Amino acid size, charge, hydropathy indices and matrices for protein structure analysis
Homulus Foundation, San Francisco, CA, USA
Theoretical Biology and Medical Modelling 2006, 3:15 doi:10.1186/1742-4682-3-15Published: 22 March 2006
Prediction of protein folding and specific interactions from only the sequence (ab initio) is a major challenge in bioinformatics. It is believed that such prediction will prove possible if Anfinsen's thermodynamic principle is correct for all kinds of proteins, and all the information necessary to form a concrete 3D structure is indeed present in the sequence.
We indexed the 200 possible amino acid pairs for their compatibility regarding the three major physicochemical properties – size, charge and hydrophobicity – and constructed Size, Charge and Hydropathy Compatibility Indices and Matrices (SCI & SCM, CCI & CCM, and HCI & HCM). Each index characterized the expected strength of interaction (compatibility) of two amino acids by numbers from 1 (not compatible) to 20 (highly compatible). We found statistically significant positive correlations between these indices and the propensity for amino acid co-locations in real protein structures (a sample containing total 34630 co-locations in 80 different protein structures): for HCI: p < 0.01, n = 400 in 10 subgroups; for SCI p < 1.3E-08, n = 400 in 10 subgroups; for CCI: p < 0.01, n = 175).
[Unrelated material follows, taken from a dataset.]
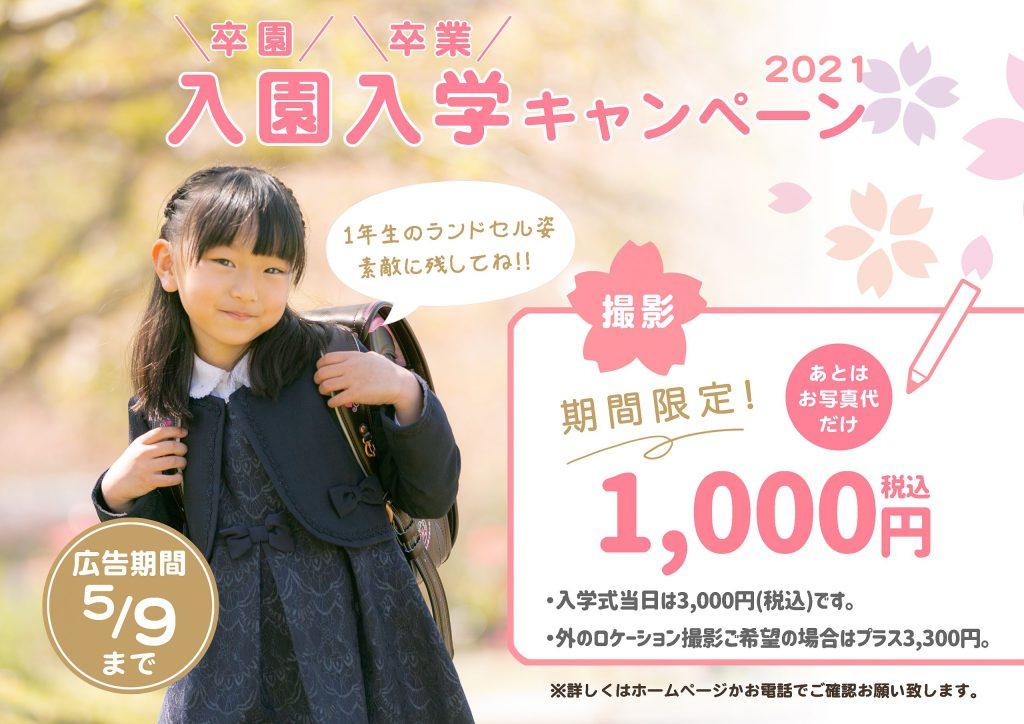 2021入園&卒園・入学&卒業キャンペーン開始!ご予約受付中!!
Size compatibility between residues (well known to exist in nucleic acids) is a novel observation for proteins. Regression analyzes indicated at least 7 well distinguished clusters regarding size compatibility and 5 clusters of charge compatibility.
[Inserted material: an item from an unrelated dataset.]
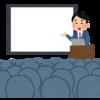 【MLM】ネットワークビジネスのセミナーのカラクリを暴露!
We tried to predict or reconstruct simple 2D representations of 3D structures from the sequence using these matrices by applying a dot plot-like method. The location and pattern of the most compatible subsequences was very similar or identical when the three fundamentally different matrices were used, which indicates the consistency of physicochemical compatibility. However, it was not sufficient to choose one preferred configuration between the many possible predicted options.
Indexing of amino acids for major physico-chemical properties is a powerful approach to understanding and assisting protein design. However, it is probably insufficient itself for complete ab initio structure prediction.